It is quite apparent that Muslim Brotherhood is considered dangerous because it has long been hostile to Israel, and its impact on Egyptian policy would likely be to move the country away from its current friendly relationship with Israel. The Brotherhood’s prescription for the Israeli-Palestinian conflict is to support the Palestinian armed resistance, especially that of Hamas. Although this certainly goes against the goals of Israeli and American foreign policy, it is no more a violation of democracy than the militant foreign policy positions expressed by various Israeli, or for that matter, U.S. politicians. For a true believer in democracy, Egyptian foreign policy should be something for the Egyptian people to determine, not the United States or Israel.
As I bring out in The Transparent Cabal, the fundamental goal of the neocons, as with the Israeli Right, is the destabilization and fragmentation of the Israel’s enemies, for which the rhetoric of democracy provides an ideal façade. Since Mubarak’s Egypt has maintained relatively friendly relations with Israel, it has not been targeted for destabilization and fragmentation. Instead the neocons have targeted Saddam’s Iraq and the Islamic Republic of Iran, which are enemies of the U.S. (in part, at least, due to the efforts of the Israel lobby), as well as of Israel. And, as described in The Transparent Cabal, the neocons have developed less-publicized plans to destabilize Saudi Arabia, a crucial friend of the U.S. but in various ways hostile to Israel.

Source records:
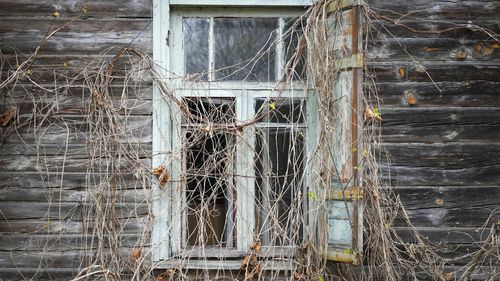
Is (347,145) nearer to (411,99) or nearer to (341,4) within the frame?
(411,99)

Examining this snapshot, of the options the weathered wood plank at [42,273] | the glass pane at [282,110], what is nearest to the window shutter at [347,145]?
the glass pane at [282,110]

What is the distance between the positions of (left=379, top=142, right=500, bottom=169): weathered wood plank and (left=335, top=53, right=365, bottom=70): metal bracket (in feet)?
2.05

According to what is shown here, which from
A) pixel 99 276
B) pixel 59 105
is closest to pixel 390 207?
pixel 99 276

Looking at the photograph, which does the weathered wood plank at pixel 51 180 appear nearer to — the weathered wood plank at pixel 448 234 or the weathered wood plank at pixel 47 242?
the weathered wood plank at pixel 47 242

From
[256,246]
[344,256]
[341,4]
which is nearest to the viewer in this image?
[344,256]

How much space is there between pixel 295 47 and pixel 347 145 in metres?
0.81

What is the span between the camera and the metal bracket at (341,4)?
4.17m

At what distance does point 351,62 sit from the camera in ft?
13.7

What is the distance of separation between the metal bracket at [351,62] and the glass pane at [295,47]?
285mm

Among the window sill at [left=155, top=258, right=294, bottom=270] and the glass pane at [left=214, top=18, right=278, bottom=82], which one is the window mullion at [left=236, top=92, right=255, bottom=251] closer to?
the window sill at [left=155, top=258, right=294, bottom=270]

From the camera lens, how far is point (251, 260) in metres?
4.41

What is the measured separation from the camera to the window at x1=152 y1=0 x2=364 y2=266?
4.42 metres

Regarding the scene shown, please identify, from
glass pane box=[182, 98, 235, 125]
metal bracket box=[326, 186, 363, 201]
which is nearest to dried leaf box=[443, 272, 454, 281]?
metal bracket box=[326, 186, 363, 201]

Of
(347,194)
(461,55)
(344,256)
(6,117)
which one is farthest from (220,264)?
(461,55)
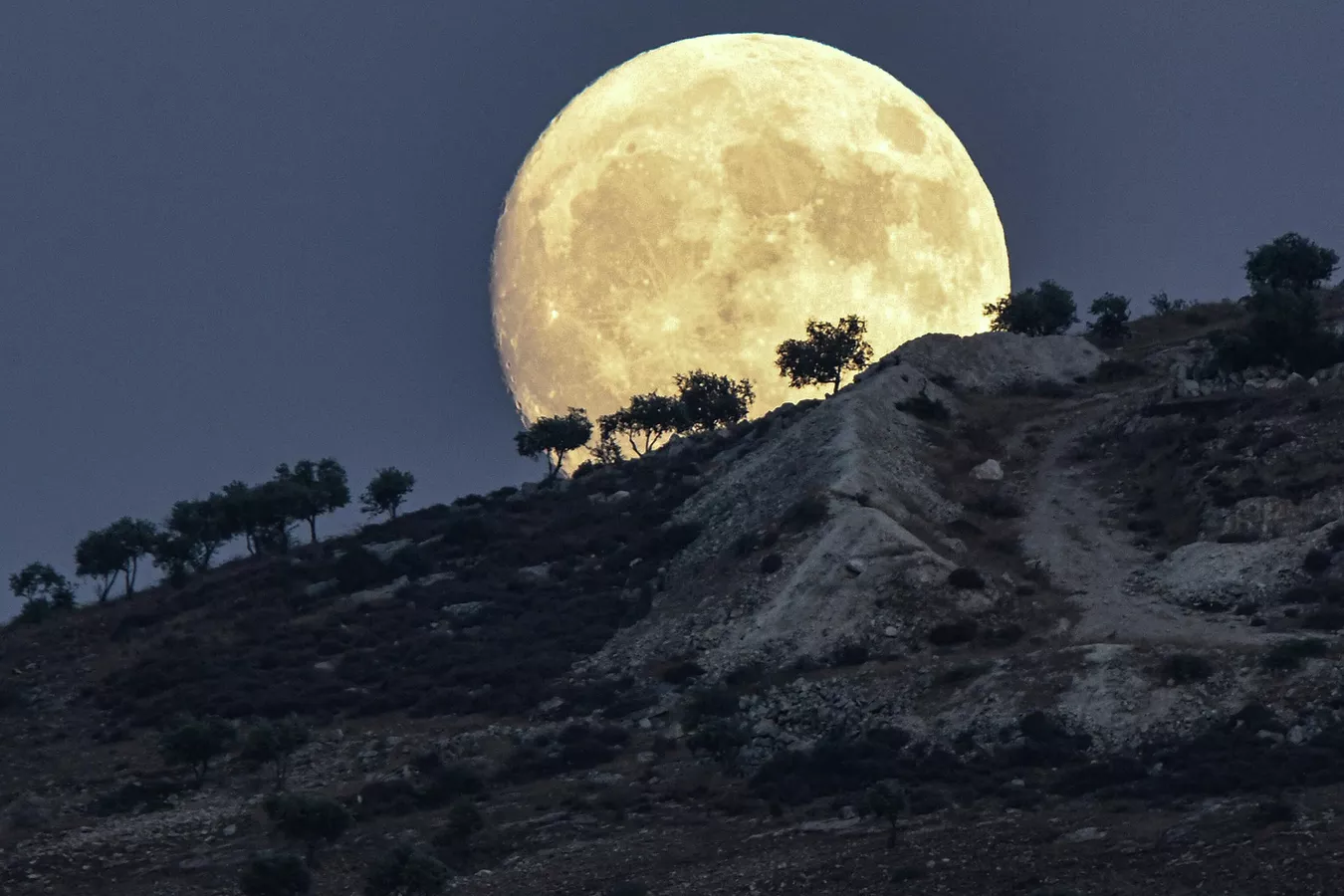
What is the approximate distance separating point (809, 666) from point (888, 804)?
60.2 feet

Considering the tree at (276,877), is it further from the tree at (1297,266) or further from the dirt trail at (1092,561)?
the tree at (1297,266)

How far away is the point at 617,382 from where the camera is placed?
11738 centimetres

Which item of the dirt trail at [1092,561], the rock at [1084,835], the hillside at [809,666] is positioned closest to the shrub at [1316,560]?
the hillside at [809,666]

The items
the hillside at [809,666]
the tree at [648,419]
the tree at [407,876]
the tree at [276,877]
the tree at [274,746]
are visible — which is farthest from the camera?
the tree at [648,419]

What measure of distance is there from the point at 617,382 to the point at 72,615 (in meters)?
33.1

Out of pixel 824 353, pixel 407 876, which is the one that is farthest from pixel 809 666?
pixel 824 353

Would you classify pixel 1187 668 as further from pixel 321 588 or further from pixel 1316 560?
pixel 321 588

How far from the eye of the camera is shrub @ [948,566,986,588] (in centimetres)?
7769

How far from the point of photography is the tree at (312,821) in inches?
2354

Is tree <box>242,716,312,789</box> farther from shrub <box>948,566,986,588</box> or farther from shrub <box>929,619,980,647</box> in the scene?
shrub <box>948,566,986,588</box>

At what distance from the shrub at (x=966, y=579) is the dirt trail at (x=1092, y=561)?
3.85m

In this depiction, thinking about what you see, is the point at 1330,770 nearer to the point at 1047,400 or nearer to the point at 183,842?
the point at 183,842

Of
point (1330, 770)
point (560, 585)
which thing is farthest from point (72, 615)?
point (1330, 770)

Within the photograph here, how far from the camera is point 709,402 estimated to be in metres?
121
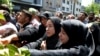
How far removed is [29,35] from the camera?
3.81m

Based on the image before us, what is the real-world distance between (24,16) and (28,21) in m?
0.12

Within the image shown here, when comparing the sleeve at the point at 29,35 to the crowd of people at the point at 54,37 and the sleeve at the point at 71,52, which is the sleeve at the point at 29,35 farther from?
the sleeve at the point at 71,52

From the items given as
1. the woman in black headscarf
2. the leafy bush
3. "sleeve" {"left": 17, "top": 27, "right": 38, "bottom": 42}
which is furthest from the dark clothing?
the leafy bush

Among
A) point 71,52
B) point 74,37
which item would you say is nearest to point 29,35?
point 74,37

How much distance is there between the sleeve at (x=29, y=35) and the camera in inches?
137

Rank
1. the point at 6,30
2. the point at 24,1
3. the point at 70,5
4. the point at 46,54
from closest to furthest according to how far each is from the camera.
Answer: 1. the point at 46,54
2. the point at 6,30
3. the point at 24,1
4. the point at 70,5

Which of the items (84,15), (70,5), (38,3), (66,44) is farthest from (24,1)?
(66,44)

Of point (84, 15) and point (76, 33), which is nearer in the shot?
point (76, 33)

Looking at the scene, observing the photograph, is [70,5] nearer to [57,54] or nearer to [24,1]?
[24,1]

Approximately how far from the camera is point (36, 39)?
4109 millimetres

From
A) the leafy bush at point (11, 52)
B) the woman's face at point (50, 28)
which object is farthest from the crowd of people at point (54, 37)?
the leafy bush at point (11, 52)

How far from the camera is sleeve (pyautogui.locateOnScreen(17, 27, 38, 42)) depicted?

WHAT THIS TASK INVOLVES: In the passage about Egypt and the Muslim Brotherhood, what is the Brotherhood's stated prescription for the Israeli-Palestinian conflict?

SOLUTION TO THIS TASK: To support the Palestinian armed resistance, especially that of Hamas.